Arbitrum Freezes 30,766 ETH, Blocks Bridge to Ethereum

Arbitrum Security Council froze 30,766 ETH on Arbitrum One, moving the funds to protocol-controlled address 0x0000000000000000000000000000000000000DA0 to block a bridge to Ethereum.

On April 21, the Arbitrum Security Council froze 30,766 ether held on Arbitrum One and moved the funds to the protocol-controlled address 0x0000000000000000000000000000000000000DA0 to prevent a native bridge withdrawal to the Ethereum mainnet.

The ether traced back to a broader KelpDAO exploit that drained about $292 million by targeting rsETH via a LayerZero bridge. A portion of the stolen assets had been moved to Arbitrum One after the initial breach.

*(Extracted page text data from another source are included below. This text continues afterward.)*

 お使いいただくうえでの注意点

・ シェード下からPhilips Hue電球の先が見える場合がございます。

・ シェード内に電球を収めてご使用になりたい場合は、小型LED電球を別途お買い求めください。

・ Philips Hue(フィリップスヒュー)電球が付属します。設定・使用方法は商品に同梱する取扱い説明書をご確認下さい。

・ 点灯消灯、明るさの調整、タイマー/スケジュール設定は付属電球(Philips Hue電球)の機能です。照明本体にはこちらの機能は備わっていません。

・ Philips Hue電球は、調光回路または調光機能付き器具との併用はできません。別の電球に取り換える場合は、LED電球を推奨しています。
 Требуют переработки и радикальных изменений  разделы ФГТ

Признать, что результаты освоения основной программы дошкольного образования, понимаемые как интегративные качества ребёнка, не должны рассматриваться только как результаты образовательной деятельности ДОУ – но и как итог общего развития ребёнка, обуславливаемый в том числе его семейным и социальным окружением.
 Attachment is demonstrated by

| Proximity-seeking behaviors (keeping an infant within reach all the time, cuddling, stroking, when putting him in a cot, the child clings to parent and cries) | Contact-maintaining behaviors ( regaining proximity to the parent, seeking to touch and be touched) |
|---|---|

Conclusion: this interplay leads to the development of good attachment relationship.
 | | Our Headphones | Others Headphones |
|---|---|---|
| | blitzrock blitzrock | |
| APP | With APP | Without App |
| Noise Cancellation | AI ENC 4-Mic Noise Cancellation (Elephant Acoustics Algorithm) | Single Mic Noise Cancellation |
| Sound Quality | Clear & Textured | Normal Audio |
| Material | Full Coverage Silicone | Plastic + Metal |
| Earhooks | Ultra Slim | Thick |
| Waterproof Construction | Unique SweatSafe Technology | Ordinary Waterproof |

Security analysts flagged an attempted native bridge transfer that used the 0xDA0 precompile, the standard mechanism for moving native ether between Arbitrum and Ethereum. The Security Council completed the freeze before the withdrawal finalized, leaving the 30,766 ETH on Arbitrum. On-chain monitors confirmed the freeze roughly 20 minutes after it was executed.

At current prices the frozen ether is worth about $70 million. The Arbitrum Security Council has elevated administrative powers that allow technical interventions in declared security emergencies, including the ability to move or freeze assets. Arbitrum governance has not announced whether the frozen funds will be returned to KelpDAO users or handled in another way.

On-chain investigators have pointed to the Lazarus Group as the likely actor behind the KelpDAO exploit. A major staking provider reported approximately $21.6 million of exposure to rsETH through an EarnETH product and said it could deploy a $3 million loss buffer to cover part of the impact.

The KelpDAO breach contributed to more than $600 million in reported losses across decentralized finance over a recent three-week stretch. The 30,766 ETH remains at the Arbitrum-controlled address while governance decides the funds’ final disposition.